From Goldman US Economics Analyst: 10/22 - House Prices Have Not Bottomed Yet June 4, 2010

"We predict the largest house price declines for Las Vegas, Seattle and Portland (Exhibit 6). While high home vacancy rates and steeply rising delinquencies are expected to push down prices in all three areas, some interesting differences emerge. Price declines in Las Vegas are projected to be front loaded, as negative price momentum and excess supply lead to near-term price declines, before valuation undershoots sufficiently to push up prices. For Seattle and Portland, the model projects back-loaded price declines as house prices currently look overvalued."


"First, much of the stabilization of house prices since early 2009 appears due to government housing policies, including (1) the homebuyer tax credit, (2) the Fed’s purchase of mortgage-backed securities and (3) temporary mortgage modifications through the Obama administration’s Home Affordable Mortgage Program. We have estimated that these housing policies have temporarily boosted house prices by around 5%. Second, the housing market remains plagued by enormous excess supply (Exhibit 3). Despite recent improvements, both the homeowner vacancy rate and the months’ supply of single-family homes for sale remain well above historical levels. Third, the mortgage market remains troubled. Mortgage delinquencies have continued to rise from their already elevated level."
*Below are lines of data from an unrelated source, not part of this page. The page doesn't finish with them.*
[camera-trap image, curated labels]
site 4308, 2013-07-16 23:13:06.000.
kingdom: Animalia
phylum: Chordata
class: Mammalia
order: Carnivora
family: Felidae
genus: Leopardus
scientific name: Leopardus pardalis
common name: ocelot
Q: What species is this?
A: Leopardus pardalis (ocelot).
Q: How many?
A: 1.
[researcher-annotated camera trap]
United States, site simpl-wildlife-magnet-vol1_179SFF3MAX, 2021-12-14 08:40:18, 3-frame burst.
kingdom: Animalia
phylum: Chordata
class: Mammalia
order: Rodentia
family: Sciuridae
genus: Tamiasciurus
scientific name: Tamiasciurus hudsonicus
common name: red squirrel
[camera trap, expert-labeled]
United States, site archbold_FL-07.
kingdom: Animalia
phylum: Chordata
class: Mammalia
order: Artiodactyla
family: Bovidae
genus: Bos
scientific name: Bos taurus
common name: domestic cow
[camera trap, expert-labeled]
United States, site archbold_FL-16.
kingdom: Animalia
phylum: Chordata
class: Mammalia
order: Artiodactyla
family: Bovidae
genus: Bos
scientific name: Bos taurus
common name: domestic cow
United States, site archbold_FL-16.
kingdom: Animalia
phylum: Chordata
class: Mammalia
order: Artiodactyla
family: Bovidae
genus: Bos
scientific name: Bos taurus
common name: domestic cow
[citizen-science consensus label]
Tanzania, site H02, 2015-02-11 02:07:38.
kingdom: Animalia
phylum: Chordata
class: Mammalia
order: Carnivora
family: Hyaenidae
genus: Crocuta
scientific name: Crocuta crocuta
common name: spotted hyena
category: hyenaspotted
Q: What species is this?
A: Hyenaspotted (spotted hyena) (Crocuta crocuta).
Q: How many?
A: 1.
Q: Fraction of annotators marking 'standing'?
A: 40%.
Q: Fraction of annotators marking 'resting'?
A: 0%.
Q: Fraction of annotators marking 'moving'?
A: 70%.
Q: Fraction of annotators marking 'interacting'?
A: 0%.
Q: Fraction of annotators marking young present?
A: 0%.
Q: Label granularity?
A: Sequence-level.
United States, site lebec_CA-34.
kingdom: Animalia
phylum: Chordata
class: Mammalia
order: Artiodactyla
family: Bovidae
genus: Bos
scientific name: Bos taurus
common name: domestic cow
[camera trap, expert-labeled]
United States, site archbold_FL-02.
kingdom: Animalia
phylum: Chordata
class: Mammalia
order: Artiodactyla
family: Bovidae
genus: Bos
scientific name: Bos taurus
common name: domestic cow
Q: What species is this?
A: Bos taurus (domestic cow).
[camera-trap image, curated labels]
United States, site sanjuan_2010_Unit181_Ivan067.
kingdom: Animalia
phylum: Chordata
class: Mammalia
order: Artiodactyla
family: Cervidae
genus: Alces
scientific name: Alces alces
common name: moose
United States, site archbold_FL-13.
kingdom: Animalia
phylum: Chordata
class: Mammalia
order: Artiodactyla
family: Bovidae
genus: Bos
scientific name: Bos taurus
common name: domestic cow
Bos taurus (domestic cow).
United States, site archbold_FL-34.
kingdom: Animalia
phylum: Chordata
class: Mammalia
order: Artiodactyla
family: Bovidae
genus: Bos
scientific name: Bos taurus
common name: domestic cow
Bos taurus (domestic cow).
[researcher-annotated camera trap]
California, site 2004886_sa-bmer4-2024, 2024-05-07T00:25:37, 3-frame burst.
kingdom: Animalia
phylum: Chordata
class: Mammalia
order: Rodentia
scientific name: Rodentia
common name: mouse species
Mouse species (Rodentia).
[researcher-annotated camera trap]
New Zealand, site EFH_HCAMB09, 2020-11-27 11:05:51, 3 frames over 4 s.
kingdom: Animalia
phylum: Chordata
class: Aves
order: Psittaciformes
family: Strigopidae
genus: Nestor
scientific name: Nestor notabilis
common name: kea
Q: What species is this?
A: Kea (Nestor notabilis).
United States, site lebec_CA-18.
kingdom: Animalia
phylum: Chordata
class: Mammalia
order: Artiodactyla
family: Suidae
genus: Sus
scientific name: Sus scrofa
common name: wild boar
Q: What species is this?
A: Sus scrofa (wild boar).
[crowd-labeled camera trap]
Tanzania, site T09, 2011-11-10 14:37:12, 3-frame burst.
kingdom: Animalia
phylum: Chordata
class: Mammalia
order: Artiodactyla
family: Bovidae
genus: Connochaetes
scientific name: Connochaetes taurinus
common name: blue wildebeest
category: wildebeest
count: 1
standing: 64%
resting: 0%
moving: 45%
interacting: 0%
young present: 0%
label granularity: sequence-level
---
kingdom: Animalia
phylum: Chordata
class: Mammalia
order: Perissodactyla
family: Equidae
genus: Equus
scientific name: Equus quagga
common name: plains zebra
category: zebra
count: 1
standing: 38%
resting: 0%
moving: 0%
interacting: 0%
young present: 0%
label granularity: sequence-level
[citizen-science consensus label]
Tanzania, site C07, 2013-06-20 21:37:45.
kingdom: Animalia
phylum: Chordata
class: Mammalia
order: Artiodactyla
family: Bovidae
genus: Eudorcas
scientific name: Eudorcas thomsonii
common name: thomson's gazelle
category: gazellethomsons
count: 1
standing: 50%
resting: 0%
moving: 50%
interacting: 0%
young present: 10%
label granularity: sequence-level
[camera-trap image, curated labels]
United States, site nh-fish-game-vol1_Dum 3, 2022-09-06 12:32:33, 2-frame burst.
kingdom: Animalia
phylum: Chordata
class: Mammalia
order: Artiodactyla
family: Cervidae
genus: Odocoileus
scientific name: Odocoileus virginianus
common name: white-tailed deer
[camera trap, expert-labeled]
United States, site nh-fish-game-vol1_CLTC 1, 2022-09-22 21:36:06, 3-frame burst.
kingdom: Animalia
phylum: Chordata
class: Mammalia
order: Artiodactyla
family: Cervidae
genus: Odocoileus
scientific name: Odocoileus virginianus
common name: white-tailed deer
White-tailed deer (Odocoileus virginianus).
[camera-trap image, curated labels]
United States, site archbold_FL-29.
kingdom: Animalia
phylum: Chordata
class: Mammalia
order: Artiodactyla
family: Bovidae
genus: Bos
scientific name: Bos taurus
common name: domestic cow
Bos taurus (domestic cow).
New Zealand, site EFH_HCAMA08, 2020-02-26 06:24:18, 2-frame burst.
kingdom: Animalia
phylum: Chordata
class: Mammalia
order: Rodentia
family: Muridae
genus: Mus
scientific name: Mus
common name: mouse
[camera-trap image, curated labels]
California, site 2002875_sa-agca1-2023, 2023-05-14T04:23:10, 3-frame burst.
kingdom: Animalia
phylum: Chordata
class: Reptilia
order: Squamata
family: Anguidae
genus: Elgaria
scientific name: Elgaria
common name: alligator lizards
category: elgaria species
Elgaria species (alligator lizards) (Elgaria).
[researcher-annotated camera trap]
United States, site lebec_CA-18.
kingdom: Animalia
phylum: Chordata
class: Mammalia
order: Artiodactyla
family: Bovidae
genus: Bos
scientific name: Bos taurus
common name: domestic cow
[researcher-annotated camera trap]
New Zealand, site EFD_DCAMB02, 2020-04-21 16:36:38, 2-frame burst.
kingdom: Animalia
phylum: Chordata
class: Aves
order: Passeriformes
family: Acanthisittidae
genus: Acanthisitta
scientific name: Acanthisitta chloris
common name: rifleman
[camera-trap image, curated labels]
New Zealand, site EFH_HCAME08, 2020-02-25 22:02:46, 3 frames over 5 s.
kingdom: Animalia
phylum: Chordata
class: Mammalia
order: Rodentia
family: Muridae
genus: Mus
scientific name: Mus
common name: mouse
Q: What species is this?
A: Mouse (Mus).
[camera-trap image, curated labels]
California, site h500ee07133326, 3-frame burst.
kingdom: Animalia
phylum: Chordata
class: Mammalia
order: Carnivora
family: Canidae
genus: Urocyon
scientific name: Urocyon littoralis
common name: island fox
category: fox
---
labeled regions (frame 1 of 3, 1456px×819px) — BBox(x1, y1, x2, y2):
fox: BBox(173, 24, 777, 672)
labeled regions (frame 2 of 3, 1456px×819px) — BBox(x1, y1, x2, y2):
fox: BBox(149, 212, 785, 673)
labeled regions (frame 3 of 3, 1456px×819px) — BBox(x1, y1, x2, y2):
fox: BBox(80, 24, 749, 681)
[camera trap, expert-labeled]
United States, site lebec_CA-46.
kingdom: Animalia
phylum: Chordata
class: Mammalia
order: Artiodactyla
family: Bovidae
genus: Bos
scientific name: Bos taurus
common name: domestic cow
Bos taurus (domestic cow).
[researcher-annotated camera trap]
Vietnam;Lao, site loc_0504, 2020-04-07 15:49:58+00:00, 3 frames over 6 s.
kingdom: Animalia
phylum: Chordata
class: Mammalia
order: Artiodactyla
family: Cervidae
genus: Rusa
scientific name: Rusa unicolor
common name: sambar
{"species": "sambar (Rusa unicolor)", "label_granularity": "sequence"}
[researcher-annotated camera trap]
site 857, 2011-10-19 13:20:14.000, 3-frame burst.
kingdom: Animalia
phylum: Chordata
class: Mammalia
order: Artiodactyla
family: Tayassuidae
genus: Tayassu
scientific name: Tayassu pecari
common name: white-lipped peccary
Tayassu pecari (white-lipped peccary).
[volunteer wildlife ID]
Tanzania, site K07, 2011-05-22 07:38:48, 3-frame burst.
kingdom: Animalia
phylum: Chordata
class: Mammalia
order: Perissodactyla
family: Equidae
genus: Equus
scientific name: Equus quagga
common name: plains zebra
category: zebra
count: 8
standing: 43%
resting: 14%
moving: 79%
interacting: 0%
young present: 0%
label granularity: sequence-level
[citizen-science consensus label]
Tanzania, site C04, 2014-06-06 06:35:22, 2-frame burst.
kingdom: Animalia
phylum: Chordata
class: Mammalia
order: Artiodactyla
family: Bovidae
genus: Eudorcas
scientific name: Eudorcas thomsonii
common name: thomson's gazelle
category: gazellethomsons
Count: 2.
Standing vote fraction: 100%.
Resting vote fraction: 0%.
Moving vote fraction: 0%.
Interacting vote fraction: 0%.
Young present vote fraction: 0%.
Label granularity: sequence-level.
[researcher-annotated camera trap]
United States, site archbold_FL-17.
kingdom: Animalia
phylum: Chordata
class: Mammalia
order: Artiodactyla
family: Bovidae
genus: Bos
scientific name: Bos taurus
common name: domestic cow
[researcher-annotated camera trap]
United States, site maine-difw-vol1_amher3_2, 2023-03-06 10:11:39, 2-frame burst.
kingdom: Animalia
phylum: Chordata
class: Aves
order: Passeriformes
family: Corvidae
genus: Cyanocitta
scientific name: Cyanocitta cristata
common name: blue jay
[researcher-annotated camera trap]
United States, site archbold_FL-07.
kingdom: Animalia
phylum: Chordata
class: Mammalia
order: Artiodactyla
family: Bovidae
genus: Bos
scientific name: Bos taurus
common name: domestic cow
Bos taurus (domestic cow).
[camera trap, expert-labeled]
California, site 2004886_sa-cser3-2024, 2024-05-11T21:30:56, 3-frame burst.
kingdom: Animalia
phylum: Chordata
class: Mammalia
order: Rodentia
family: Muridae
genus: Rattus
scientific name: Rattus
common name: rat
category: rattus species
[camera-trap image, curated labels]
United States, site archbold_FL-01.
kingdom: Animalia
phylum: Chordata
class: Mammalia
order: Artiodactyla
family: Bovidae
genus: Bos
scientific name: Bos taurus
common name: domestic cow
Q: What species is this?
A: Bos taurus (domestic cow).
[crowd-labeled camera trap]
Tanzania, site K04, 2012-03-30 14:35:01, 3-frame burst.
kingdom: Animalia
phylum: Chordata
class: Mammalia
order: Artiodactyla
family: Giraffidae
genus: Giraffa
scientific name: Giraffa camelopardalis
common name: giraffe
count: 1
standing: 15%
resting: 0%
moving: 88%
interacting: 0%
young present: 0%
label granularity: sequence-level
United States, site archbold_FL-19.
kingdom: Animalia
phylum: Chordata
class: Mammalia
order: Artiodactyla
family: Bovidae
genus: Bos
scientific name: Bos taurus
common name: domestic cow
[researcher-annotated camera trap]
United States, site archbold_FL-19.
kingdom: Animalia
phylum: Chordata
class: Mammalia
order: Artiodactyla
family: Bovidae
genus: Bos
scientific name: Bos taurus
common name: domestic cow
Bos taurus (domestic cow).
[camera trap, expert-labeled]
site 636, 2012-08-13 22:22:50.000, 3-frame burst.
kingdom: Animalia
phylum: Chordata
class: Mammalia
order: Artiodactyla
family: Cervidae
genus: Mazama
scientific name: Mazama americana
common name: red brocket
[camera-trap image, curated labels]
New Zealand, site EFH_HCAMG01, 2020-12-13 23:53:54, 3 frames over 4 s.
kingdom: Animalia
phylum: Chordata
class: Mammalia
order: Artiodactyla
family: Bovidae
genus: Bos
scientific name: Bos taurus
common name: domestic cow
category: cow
Portland and Seattle are "back-loaded" because the peak of the bubble occurred in the Pacific NW 2-years later than the rest of the country. Incomes in the NW are not capable of sustaining structurally higher housing prices nor bubble era mortgage debt. Unemployment is as big a problem in Oregon as most anywhere in the nation. Regardless of our groovy retail, the creative class, urban planning, or the shitty weather -it will not be "different here".

Monday, June 7, 2010

Portland real estate: long-term view

I thought you might like to see the long run trend taking shape in the Portland housing market. The market might fall some more but I think the price bottom is near. Home values have fallen 20% and the probability of them falling another 20% is remote.

Thursday, June 3, 2010

Post Tax Credit Subterranean Homesick Blues: Purchase Demand in Freefall, Industry Unravelling

The expiring home buyer's credit appears to have done well to create a surge of taxpayer funded house buying activity, which was highly touted by the media as 'good news for housing' in April. The MBA (Mortgage Bankers Assoc) released the weekly applications survey which shows that the month of May will be quite a different story with respect to any new green shoots for the housing market.

Purchase applications have absolutely plummeted off a cliff from activity levels in April, and are now groping at levels not seen since the mid 1990s.



Even the usually spin happy RE-pro bubble crowd at Mortgage News Daily cannot deny the grim reality that greets the summer selling season:

"The true barometer of the health of housing rests in May housing data..not April. If the recent downtrend in purchase apps holds any clue as to what sort of results we'll see in May, it won't be pretty. Anecdotal evidence is highly supportive of this theory. Heck, besides the drastic decline in purchase demand we've seen, pull-through on refi apps is poor thanks to the vast variety of hoops that must be jumped through before a loan can be cleared to close.

Working in this industry is no fun right now. Borrowers don't trust loan officers. Originators are losing deals for a measly $250 processing fee. Underwriters and appraisers are annoying each other to protect their own behinds. Meanwhile, secondary is fronting the bill and processors (a generally "testy" group to begin with) are stuck in the middle of it all. To make matters worse...Realtors are pointing the finger at mortgage professionals for the slowdown. I feel like my world is unraveling in front of me. Can't we all just get along?"

Note the jaded RE pros in the comments section of the MND article for some much needed comedy relief. One RE-pro commenter even suggests that short sales and foreclosures shouldn't be included in any appraisal comps "so as not to further pollute the non-distressed seller/builder market"!
After our now 20th straight day of grey skies and rain in Portland -anything resembling humor (however misguided) can only help at this point.